Auch für das so genannte Paradox der Demokratie wurde eine Lösung gefunden. Wird sie als unbegrenzte Mehrheitsherrschaft verstanden, dann hätte diese Mehrheit auch die Möglichkeit, die Demokratie abzuschaffen. Heutige Demokratien errichten Hindernisse der Selbstpreisgabe. Zum einen stößt die schlichte Mehrheitsherrschaft an die Grenzen des Rechtes und der Verfassung, zum anderen versucht die Demokratie schon im Vorfeld, solchen Bestrebungen entgegenzutreten, die eine Abschaffung der Demokratie - sei es mit Gewalt oder auf parlamentarischem Wege - fordern.
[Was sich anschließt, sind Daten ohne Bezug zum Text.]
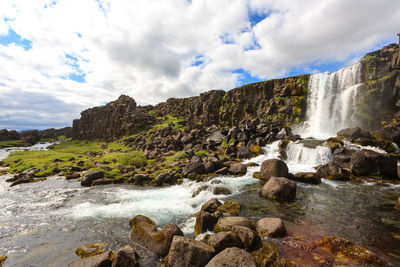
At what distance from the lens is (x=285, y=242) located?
10.0m

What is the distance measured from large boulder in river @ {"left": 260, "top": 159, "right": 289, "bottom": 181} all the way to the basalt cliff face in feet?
114

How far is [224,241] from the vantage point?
9070mm

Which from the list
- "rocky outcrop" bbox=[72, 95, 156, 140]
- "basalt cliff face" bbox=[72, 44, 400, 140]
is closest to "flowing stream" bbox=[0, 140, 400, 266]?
"basalt cliff face" bbox=[72, 44, 400, 140]

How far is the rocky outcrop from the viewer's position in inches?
4060

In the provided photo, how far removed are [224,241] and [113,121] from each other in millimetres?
120678

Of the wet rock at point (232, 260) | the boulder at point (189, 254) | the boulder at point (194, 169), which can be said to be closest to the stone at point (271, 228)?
the wet rock at point (232, 260)

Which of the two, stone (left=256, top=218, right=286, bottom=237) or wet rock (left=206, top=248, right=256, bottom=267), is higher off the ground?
wet rock (left=206, top=248, right=256, bottom=267)

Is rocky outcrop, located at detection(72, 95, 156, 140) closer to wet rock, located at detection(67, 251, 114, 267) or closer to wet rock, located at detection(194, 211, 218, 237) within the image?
wet rock, located at detection(194, 211, 218, 237)

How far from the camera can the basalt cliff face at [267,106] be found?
42.2m

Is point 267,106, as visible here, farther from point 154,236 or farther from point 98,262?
point 98,262

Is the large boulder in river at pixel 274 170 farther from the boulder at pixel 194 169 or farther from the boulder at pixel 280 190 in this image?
the boulder at pixel 194 169

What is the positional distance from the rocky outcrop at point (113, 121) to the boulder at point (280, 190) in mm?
91924

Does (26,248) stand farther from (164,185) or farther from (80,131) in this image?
(80,131)

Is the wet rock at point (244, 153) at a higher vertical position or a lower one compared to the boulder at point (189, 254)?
higher
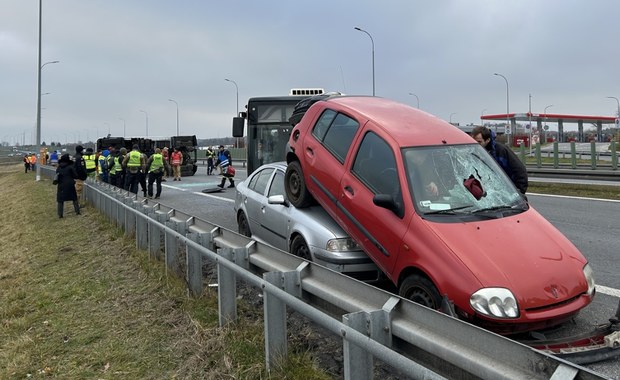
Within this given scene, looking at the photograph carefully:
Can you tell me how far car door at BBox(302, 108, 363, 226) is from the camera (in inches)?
212

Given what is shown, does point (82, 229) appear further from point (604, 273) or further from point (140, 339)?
point (604, 273)

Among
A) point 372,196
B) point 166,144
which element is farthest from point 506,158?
point 166,144

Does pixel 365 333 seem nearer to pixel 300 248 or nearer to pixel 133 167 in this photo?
pixel 300 248

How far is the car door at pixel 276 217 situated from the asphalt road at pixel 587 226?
315cm

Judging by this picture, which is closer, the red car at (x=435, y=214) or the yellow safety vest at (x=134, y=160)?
the red car at (x=435, y=214)

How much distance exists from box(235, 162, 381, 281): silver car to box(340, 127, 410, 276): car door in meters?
0.28

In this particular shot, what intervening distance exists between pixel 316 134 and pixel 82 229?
7.46 m

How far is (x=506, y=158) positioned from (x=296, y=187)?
2.66m

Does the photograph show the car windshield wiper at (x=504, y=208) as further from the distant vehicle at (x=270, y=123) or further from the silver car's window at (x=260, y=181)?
the distant vehicle at (x=270, y=123)

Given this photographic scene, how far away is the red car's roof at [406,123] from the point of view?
512 cm

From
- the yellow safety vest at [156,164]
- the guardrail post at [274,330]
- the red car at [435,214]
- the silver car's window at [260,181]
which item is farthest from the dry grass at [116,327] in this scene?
the yellow safety vest at [156,164]

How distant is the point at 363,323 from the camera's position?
2.74m

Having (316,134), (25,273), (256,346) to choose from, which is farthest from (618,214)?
(25,273)

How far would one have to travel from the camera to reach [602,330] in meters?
3.63
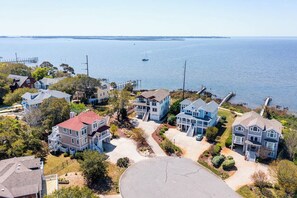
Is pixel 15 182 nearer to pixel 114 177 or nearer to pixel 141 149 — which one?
pixel 114 177

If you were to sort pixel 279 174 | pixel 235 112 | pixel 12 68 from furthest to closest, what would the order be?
pixel 12 68 → pixel 235 112 → pixel 279 174

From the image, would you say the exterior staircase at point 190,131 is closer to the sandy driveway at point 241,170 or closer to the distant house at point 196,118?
the distant house at point 196,118

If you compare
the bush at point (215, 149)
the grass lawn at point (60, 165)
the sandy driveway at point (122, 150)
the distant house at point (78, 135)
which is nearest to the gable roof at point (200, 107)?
the bush at point (215, 149)

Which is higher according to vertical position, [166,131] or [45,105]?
[45,105]

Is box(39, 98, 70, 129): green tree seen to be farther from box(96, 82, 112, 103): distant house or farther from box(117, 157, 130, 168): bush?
box(96, 82, 112, 103): distant house

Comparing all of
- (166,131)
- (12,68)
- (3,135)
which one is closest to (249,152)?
(166,131)

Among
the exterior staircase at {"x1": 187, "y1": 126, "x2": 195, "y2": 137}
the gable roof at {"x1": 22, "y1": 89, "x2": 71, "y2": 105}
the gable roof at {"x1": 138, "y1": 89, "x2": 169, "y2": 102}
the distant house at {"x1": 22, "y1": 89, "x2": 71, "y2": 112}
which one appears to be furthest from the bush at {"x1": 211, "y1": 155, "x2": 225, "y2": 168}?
the gable roof at {"x1": 22, "y1": 89, "x2": 71, "y2": 105}

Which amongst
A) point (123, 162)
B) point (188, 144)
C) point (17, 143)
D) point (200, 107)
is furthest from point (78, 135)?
point (200, 107)
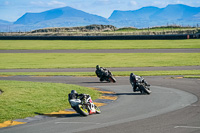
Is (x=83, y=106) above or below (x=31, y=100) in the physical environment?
above

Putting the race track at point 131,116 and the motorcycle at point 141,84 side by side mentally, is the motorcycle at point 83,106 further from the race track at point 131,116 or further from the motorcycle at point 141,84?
the motorcycle at point 141,84

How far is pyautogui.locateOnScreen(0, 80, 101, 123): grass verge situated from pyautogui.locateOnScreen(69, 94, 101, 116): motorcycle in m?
2.14

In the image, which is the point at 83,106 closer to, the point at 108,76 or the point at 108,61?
the point at 108,76

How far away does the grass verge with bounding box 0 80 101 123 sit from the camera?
18.5 m

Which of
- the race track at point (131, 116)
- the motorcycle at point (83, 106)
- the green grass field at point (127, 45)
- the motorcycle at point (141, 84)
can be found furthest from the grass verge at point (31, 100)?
the green grass field at point (127, 45)

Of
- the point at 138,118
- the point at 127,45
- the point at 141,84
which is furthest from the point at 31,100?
the point at 127,45

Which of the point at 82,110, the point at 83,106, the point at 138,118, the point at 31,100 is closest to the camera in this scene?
the point at 138,118

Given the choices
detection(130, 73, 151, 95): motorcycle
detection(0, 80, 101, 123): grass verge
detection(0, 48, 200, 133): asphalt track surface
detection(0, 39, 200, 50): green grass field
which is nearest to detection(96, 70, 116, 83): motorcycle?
detection(0, 80, 101, 123): grass verge

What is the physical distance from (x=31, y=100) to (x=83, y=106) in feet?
14.5

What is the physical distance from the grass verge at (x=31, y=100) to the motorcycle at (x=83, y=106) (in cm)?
214

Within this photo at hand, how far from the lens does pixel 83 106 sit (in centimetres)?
1800

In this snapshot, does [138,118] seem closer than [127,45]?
Yes

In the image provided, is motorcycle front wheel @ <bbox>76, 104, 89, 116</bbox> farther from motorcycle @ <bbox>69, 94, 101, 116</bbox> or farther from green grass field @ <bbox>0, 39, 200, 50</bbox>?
green grass field @ <bbox>0, 39, 200, 50</bbox>

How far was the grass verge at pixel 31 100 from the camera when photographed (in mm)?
18484
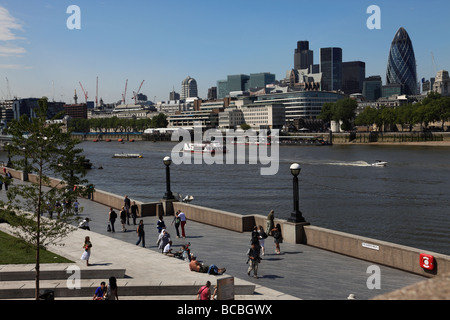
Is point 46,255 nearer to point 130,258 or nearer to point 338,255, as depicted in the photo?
point 130,258

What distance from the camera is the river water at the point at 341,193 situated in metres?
29.1

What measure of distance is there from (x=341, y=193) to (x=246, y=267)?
1190 inches

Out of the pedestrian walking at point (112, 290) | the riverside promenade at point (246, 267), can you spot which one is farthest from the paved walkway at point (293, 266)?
the pedestrian walking at point (112, 290)

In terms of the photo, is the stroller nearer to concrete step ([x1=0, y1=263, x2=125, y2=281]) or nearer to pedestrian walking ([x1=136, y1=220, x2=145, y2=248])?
pedestrian walking ([x1=136, y1=220, x2=145, y2=248])

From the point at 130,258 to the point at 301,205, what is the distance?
953 inches

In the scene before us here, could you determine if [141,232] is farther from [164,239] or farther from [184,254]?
Answer: [184,254]

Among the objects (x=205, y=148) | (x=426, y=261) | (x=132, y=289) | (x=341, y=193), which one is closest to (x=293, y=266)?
(x=426, y=261)

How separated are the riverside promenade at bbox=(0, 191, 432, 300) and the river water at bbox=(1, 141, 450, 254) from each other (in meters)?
9.62

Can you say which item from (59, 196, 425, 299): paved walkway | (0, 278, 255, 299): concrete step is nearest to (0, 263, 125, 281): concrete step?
(0, 278, 255, 299): concrete step

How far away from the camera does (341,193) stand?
4378 centimetres

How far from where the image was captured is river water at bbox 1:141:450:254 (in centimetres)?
2912

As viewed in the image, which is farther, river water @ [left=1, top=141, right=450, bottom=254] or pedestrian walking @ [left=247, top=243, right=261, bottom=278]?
river water @ [left=1, top=141, right=450, bottom=254]

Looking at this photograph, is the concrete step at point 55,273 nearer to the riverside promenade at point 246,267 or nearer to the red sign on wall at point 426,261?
the riverside promenade at point 246,267
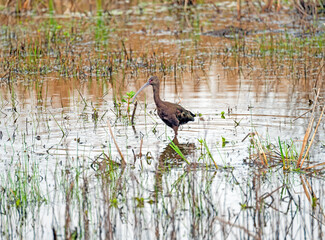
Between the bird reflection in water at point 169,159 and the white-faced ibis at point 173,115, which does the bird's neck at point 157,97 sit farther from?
the bird reflection in water at point 169,159

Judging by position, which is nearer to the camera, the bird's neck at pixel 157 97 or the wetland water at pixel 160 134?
the wetland water at pixel 160 134

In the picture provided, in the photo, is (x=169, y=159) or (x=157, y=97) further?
(x=157, y=97)

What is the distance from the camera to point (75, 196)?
17.4ft

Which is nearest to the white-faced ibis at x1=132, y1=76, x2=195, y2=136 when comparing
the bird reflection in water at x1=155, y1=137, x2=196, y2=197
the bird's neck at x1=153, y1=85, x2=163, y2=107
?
the bird's neck at x1=153, y1=85, x2=163, y2=107

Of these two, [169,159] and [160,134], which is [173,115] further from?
[169,159]

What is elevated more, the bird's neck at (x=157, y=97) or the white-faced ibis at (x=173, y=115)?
the bird's neck at (x=157, y=97)

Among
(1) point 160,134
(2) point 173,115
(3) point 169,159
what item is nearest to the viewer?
(3) point 169,159

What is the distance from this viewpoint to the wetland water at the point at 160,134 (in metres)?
4.80

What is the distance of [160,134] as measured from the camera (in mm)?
7648

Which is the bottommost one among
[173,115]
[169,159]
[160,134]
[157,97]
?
[169,159]

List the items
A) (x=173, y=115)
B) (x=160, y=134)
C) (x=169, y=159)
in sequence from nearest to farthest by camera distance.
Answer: (x=169, y=159) → (x=173, y=115) → (x=160, y=134)

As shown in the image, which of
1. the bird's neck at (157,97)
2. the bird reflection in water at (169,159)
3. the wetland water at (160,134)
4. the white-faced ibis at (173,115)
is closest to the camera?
the wetland water at (160,134)

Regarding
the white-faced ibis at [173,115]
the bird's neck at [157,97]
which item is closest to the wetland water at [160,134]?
the white-faced ibis at [173,115]

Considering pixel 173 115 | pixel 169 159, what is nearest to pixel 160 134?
pixel 173 115
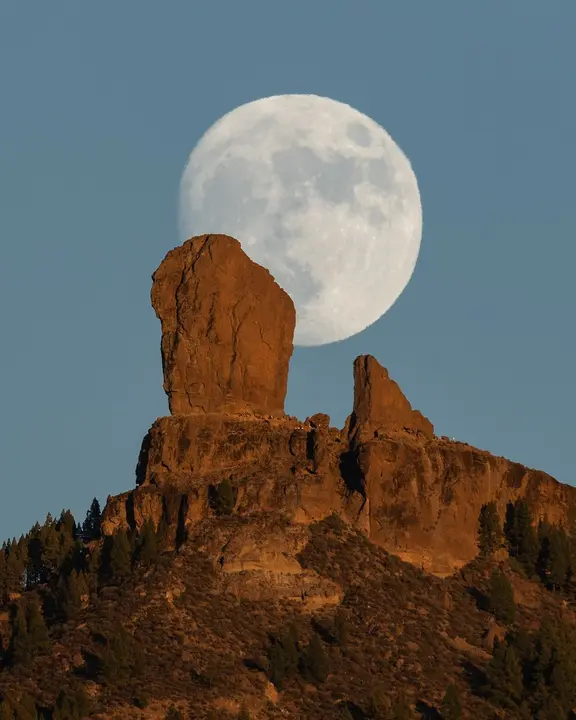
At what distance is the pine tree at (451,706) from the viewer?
7264 inches

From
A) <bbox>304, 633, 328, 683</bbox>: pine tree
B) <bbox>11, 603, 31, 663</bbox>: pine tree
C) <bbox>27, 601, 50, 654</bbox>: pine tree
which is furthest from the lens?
<bbox>27, 601, 50, 654</bbox>: pine tree

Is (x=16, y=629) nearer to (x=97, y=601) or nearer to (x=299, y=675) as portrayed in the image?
(x=97, y=601)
Demokratien haben auch gelernt, mit grundlegenden gesellschaftlichen Problemen umzugehen. Sie können besser als nicht-demokratische Systeme zwischen Staat und Gesellschaft vermitteln. Durch Repräsentativität und Responsivität [Rückkopplung des politischen Handelns an die Interessen der von ihnen repräsentierten Menschen] ihrer Institutionen greifen sie Problemlagen aus der Gesellschaft auf und entschärfen sie, indem sie sie zu allgemein verbindlichen Entscheidungen verarbeiten. […]

Die Demokratie ist die einzige Herrschaftsform, die es den Bürgern erlaubt, Regierende zu sanktionieren, ohne das politische System selbst beseitigen zu müssen. Politische Führung kann ausgewechselt werden, weil es in der Demokratie nur Herrschaft auf Zeit gibt. […] Aus einer Minderheit kann eine Mehrheit werden. Transparenz ermöglicht Kontrolle und schützt vor Machtmissbrauch. Konflikte können bewältigt werden, ohne dass die Kontrahenten zu Mitteln der Gewalt greifen müssen. Und vor allem: Nur der Wille der Bürgerinnen und Bürger, artikuliert in Wahlen und Abstimmungen, begründet und legitimiert die Herstellung kollektiv verbindlicher Entscheidungen. Nur die Demokratie bietet den Menschen die Chance, sich umfassend an Willensbildung und Entscheidungsfindung zu beteiligen, ihre Angelegenheiten selbst in die Hand zu nehmen.
Aus: Hans Vorländer: Demokratie – die beste Herrschaftsform, in: Bundeszentrale für politische Bildung (Hrsg.): Demokratie. Informationen zur politischen Bildung, Bonn: bpb 2004.